Based on prior knowledge, the feature "capital-gain" represents the total increase in a person's wealth or assets over a specific period, typically through investments or the sale of assets. Typically, individuals with higher capital gains tend to have higher incomes. 

To analyze the relationship between the feature "capital-gain" and the task of whether a person earns more than 50000 dollars per year, we can consider the following approach:

1. Analyze the range of values: 
   - It is important to determine the appropriate ranges of values for the "capital-gain" feature. This information is not explicitly provided, so we will assume a wide range of possible values but limit to the common range of capital gains.
   - In this analysis, we will consider the values from 0 to 100,000 as potential range limits for the "capital-gain" feature.

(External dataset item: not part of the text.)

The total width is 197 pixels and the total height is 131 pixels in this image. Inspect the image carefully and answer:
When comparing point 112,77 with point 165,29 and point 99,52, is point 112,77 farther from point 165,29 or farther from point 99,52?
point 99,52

2. Determine the relationship between feature and target:
   - The goal is to identify and analyze typical capital-gain values for each target class ('no' and 'yes'), representing individuals earning less or more than 50000 dollars per year.
   - By comparing the average capital-gain values for each target class, we can assess their relationship.

3. Create a dictionary:
   - Based on the analysis, we will generate a dictionary with key-value pairs indicating the typical capital-gain values for each target class.

Here's the resulting dictionary:

```json
{
	"no": [0, 1000, 2500, 5000, 7500],
	"yes": [5000, 10000, 20000, 30000, 50000]
}
```

Please note that these values are just examples and may differ based on the dataset and specific data distribution.